TEXTE EXTRAIT —
══════════════════════════════

Avant la crise, l'endettement des ménages a été à la base de la croissance économique pendant plusieurs années, à la fois directement à travers la dette accumulée par les ménages britanniques et indirectement à travers le rôle des institutions financières dans le marché global de la dette. Avec l'éclatement de la crise, l'Etat s'est endetté pour protéger les institutions financières et, dans une bien moindre mesure, pour protéger les ménages (l'augmentation de la protection de l'épargne jusqu'à 50 000 £), tandis que la croissance de l'endettement des ménages déclinait et que certaines personnes se trouvaient insolvables. A présent, le niveau de l'endettement privé diminue légèrement tandis que l'épargne augmente et que le gouvernement a annoncé qu'il était déterminé à diminuer le déficit de moitié. A moins qu'il n'y ait un renversement, il semble peu probable que l'endettement puisse contribuer en quoi que ce soit à la reprise. L'austérité qui se profile peut avoir deux effets sur la classe ouvrière. D'une part, elle peut amener beaucoup de travailleurs à limiter leurs dépenses et à chercher à rembourser leurs dettes afin de se protéger. D'autre part, elle peut en amener d'autres à s'endetter pour boucler les fins de mois. Cependant, ce dernier cas de figure serait certainement limité par la réticence des banques à prêter. Le secteur financier était dépendant du développement de la dette globale pour la plus grande part de sa croissance avant le krach et, à présent, il y a des tentatives de trouver des alternatives, qui se concrétisent par exemple par l'activité accrue dans le marché alimentaire. Cependant ce type d'activités continue à dépendre en dernière instance de la présence d'une demande solvable, ce qui nous ramène au point de départ. Si les Etats-Unis continuent sur le chemin d'une augmentation de l'endettement, le capital britannique pourrait en bénéficier étant donné sa position au sein du système financier global, ce qui semble indiquer que, malgré toute la rhétorique d'un Vince Cable 20 et ses semblables, aucune action ne sera entreprise pour freiner les banquiers et que la stratégie de dérégulation initiée sous Thatcher continuera.

══════════════════════════════

EXTRAIT DES DONNÉES —
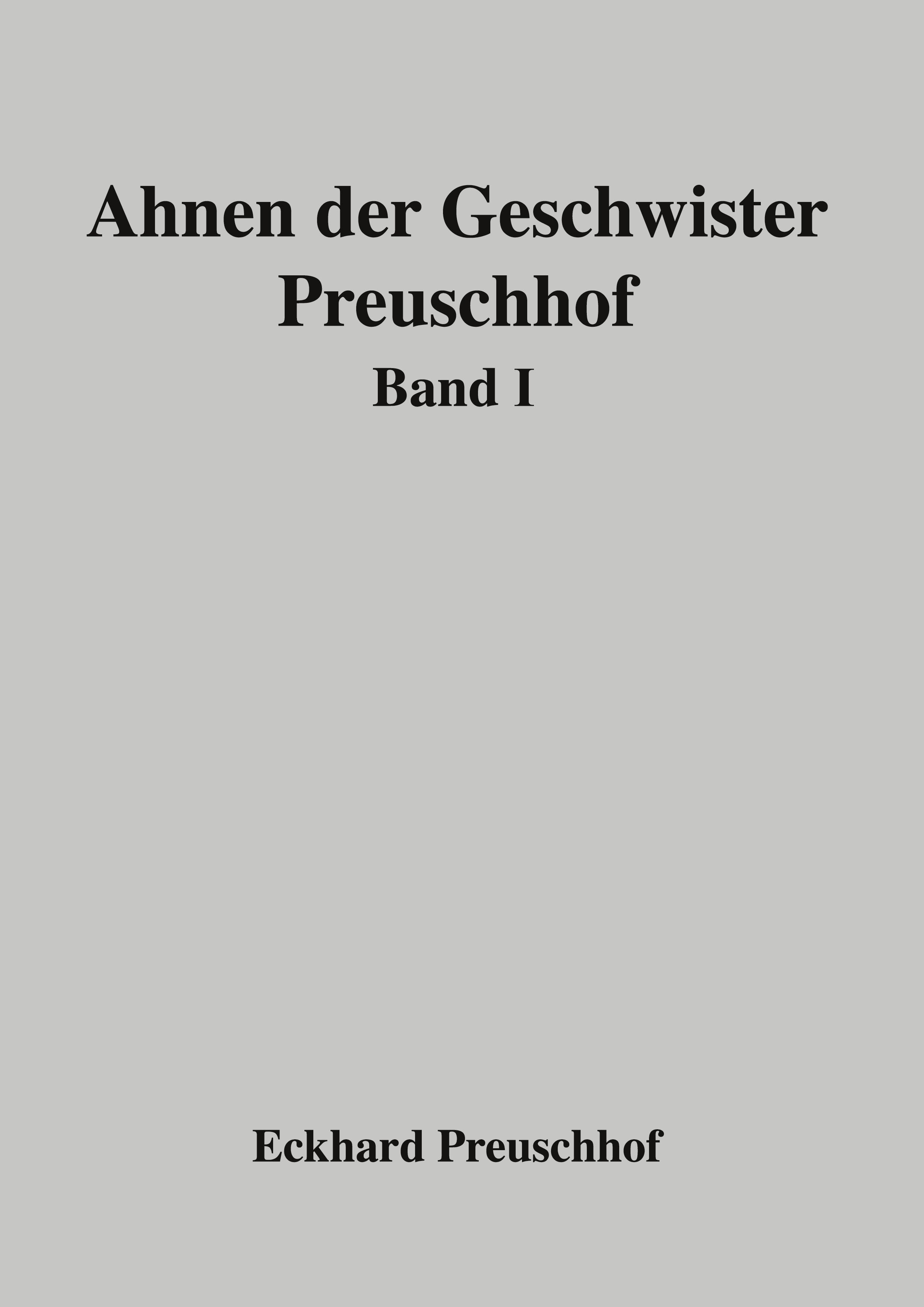 Ahnen der Geschwister Preuschhof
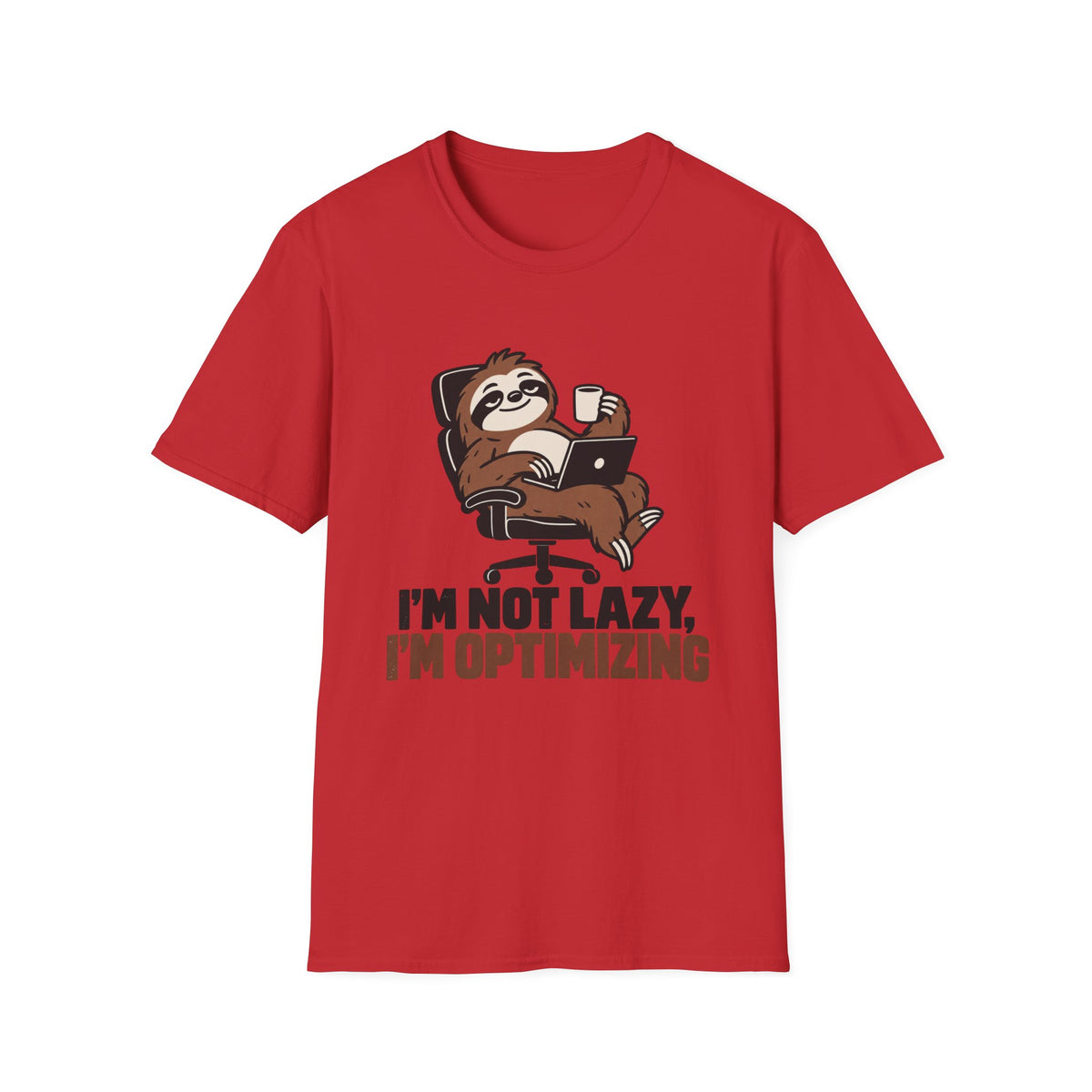 “I’m Not Lazy, I’m Optimizing” T-Shirt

══════════════════════════════

OBJECTIF DE LA TÂCHE — Mettez en anglais cette phrase du texte sur l'endettement des ménages : « L'austérité qui se profile peut avoir deux effets sur la classe ouvrière. » La liste est un document à part, sans lien avec le texte.

RÉSULTAT DE L'EXERCICE — The looming austerity may have two effects on the working class.